Sulfation of LCA is mediated primarily by dehydroepiandrosterone sulfotransferase (DHEA SULT or STD), which belongs to a family of conjugating enzymes called cytosolic sulfotransferases (SULTs). SULTs catalyze transfer of a sulfonyl group from the donor molecule 3′-phosphoadenosine 5′-phosphosulfate (PAPS) to hydroxyl or amino groups of lipophilic molecules, forming sulfate or sulfamate conjugates, respectively. At least 10 human isoforms and 11 mouse isoforms of SULTs have been identified to date (for reviews, see refs. 26 and 27).
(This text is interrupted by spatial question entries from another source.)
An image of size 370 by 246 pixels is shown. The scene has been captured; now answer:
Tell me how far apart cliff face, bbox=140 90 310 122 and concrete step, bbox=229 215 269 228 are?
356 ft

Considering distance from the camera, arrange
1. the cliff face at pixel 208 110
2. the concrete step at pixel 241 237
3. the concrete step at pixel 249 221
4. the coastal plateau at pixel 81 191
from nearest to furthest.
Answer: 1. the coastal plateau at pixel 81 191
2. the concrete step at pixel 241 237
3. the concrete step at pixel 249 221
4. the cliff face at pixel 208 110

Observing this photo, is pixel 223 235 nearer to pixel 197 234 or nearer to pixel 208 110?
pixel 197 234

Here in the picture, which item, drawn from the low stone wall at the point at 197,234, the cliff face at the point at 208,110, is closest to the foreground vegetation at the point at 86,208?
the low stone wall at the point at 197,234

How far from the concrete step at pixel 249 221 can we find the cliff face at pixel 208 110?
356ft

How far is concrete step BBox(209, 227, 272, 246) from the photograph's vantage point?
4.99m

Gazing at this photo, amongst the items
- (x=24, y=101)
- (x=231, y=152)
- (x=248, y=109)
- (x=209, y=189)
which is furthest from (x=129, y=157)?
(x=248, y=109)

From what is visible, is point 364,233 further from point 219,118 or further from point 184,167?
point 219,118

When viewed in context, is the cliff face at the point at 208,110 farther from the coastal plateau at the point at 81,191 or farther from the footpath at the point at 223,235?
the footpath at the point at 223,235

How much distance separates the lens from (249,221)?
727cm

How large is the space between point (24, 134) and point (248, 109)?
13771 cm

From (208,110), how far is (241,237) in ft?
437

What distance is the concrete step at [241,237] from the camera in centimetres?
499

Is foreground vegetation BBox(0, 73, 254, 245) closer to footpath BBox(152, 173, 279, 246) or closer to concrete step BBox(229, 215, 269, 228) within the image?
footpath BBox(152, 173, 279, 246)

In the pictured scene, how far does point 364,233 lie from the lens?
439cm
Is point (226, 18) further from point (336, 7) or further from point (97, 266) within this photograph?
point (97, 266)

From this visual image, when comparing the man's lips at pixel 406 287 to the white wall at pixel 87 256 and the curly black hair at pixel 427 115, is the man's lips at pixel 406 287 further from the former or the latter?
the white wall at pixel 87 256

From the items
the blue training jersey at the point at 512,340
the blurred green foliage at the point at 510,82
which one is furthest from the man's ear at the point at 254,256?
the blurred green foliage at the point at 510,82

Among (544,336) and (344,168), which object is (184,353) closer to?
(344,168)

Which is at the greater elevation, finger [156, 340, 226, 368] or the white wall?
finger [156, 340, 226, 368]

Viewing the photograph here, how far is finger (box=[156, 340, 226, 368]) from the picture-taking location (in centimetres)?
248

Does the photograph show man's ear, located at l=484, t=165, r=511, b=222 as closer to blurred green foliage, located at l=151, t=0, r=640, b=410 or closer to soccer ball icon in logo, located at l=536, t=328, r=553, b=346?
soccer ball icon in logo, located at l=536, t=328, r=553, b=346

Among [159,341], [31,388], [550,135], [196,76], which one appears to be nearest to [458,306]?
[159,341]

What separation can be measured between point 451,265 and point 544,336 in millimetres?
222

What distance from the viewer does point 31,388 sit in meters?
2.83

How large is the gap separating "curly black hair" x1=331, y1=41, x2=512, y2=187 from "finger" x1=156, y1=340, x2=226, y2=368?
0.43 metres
Among SULTs, STD is mainly responsible for the sulfation of hydroxysteroids, including bile acids, of which LCA is one of the most favorable substrates (2830). The expression and activity of STD has been shown to be induced by PCN in rats (31). PCN is a prototypic activator for rodent PXR (7), and pretreatment with PCN is known to protect the liver from subsequent LCA toxicity (13). These observations suggest that PCN-induced protection is mediated, in part, by increasing STD expression.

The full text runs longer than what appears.